The Affordable Care Act has set in motion a massive influx of new consumers into the insurance market, some who had no coverage before and others who want to change their plan. Oscar, a New York startup founded in 2013, has positioned itself as a technology company disrupting the traditional offerings. It has managed to sign up over 40,000 clients, and today it's announcing a massive new funding round of $145 million that values the company at around $1.5 billion.
"We approach it with the goal of building a better user interface and giving people more access to the flow of information," says CEO Mario Schlosser. "With other insurance companies, it is very hard to understand if you happen to be with a good doctor or exactly what benefits you have and how they work."
Oscar has slick website design and offers forward-thinking amenities.
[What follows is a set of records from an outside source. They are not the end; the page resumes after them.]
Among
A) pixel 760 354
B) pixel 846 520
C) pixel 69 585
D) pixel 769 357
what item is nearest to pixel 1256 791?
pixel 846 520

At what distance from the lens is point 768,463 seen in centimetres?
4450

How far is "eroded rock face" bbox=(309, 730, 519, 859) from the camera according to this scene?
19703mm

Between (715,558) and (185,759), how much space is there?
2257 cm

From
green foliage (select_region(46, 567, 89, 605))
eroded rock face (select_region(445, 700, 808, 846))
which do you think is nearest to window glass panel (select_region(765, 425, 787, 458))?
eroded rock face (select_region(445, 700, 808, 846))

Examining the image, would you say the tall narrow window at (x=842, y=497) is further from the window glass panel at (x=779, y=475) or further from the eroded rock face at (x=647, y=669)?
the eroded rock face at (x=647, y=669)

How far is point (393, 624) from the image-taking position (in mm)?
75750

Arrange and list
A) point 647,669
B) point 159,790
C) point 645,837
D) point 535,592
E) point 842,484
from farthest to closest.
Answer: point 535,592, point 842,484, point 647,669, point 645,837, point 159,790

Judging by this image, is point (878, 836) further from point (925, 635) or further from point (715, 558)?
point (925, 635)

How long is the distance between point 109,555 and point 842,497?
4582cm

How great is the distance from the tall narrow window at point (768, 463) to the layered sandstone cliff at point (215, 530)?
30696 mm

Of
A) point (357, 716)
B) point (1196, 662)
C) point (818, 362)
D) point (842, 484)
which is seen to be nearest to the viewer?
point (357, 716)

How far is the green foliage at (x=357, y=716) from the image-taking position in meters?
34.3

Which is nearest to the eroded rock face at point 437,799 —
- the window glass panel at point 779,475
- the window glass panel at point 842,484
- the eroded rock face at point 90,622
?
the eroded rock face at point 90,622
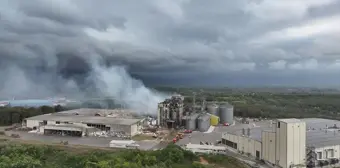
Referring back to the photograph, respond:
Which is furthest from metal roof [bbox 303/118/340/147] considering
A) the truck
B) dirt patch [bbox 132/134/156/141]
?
dirt patch [bbox 132/134/156/141]

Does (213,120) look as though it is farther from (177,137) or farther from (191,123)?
(177,137)

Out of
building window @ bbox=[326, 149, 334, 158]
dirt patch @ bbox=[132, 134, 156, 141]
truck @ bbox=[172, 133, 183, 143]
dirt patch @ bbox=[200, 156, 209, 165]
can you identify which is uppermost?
building window @ bbox=[326, 149, 334, 158]

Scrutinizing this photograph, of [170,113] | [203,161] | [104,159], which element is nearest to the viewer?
[104,159]

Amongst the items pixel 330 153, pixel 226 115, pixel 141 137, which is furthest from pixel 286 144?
pixel 226 115

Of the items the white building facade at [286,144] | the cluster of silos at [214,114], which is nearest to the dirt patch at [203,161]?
the white building facade at [286,144]

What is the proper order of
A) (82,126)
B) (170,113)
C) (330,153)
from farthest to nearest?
(170,113), (82,126), (330,153)

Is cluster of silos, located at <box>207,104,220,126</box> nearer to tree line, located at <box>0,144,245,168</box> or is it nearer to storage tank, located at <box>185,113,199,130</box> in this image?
storage tank, located at <box>185,113,199,130</box>

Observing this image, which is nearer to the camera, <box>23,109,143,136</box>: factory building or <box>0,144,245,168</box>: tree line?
<box>0,144,245,168</box>: tree line
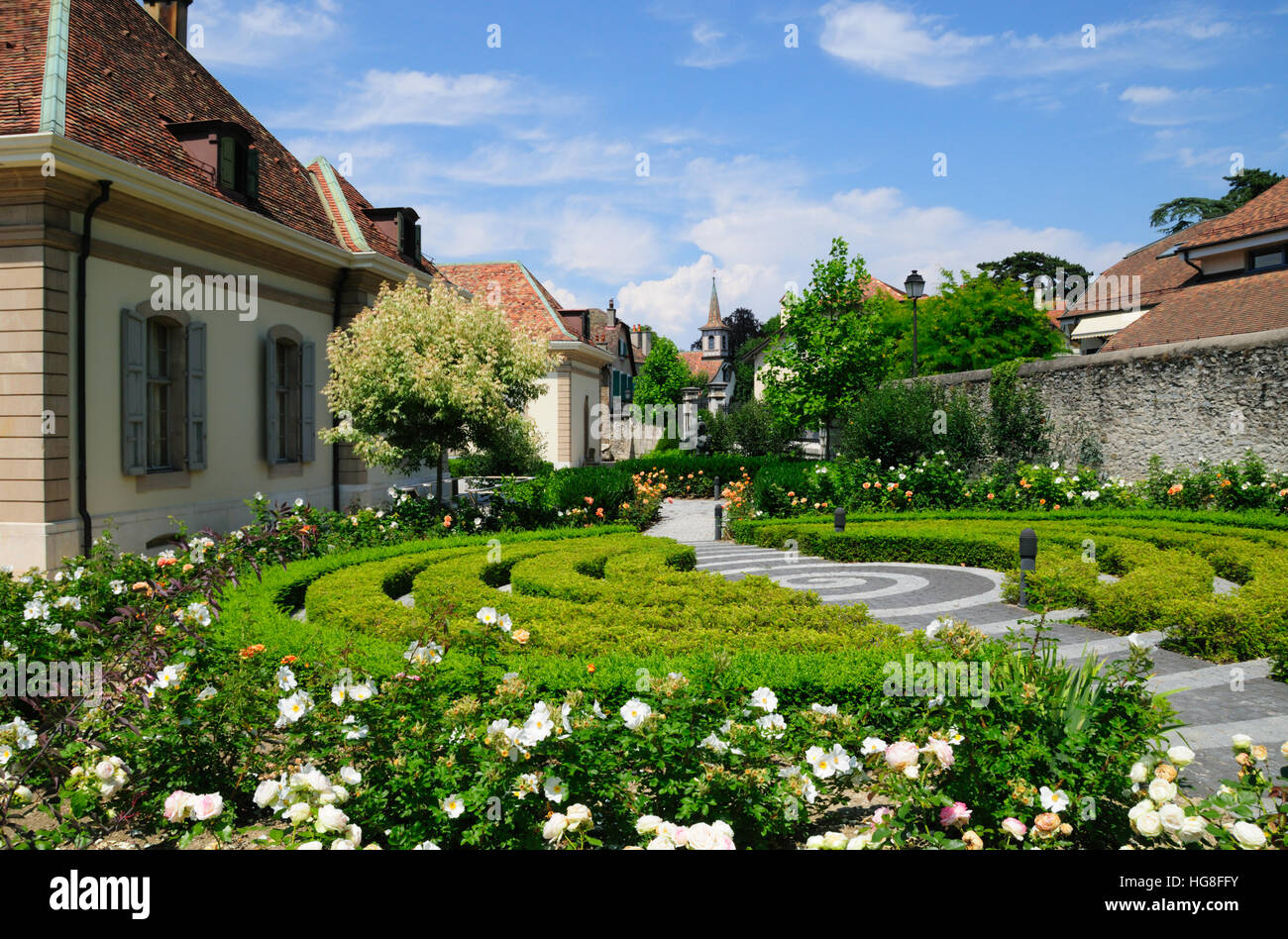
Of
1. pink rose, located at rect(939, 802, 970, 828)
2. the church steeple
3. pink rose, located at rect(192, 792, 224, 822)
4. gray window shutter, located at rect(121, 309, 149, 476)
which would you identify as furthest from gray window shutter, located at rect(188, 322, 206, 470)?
the church steeple

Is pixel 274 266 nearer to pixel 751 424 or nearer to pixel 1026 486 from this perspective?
pixel 1026 486

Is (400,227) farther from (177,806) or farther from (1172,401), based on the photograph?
(177,806)

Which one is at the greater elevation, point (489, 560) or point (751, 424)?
point (751, 424)


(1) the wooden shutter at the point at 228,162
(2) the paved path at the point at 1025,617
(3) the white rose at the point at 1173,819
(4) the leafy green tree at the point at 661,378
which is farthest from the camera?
(4) the leafy green tree at the point at 661,378

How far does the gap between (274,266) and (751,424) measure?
1852cm

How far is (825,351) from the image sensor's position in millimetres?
28016

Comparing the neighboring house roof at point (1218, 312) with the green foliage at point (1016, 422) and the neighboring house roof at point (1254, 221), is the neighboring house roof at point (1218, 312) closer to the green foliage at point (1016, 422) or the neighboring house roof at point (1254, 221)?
the neighboring house roof at point (1254, 221)

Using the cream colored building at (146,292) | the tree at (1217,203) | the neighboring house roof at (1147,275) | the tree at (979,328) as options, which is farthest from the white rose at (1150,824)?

You can input your symptoms to its app and get suggested doctors, then start a teleconference with one click. Your recent visits, prescriptions, and lab work is all available in a handy timeline. The company will even give you a free fitness tracker so you can earn rewards for staying in shape and sharing that data with Oscar.
Customer reviews of Oscar, however, have been decidedly mixed. There are some five-star reviews on Yelp praising the company as the antidote to the confusion and bureaucracy often found with insurance companies. But it's averaging three stars, with a number of angry one-star reviews going on at length about how impressed they were with Oscar's design, pitch, and packaging, only to feel let down or betrayed by the actual coverage. The biggest complaint seems to be that there is a very limited number of doctors in Oscar's network, and there have been reports that the company makes it difficult to understand when you are covered and when you're not.
For now it seems Oscar is still constrained, at least some of the time, by the complexities and poor incentives that have bedeviled the US insurance market for decades. With this massive new funding round, it's planning to forge ahead. "We're just at the very beginning of building this out," says Schlosser. "The US health care system is so convoluted, but we’ve made strides simplifying it."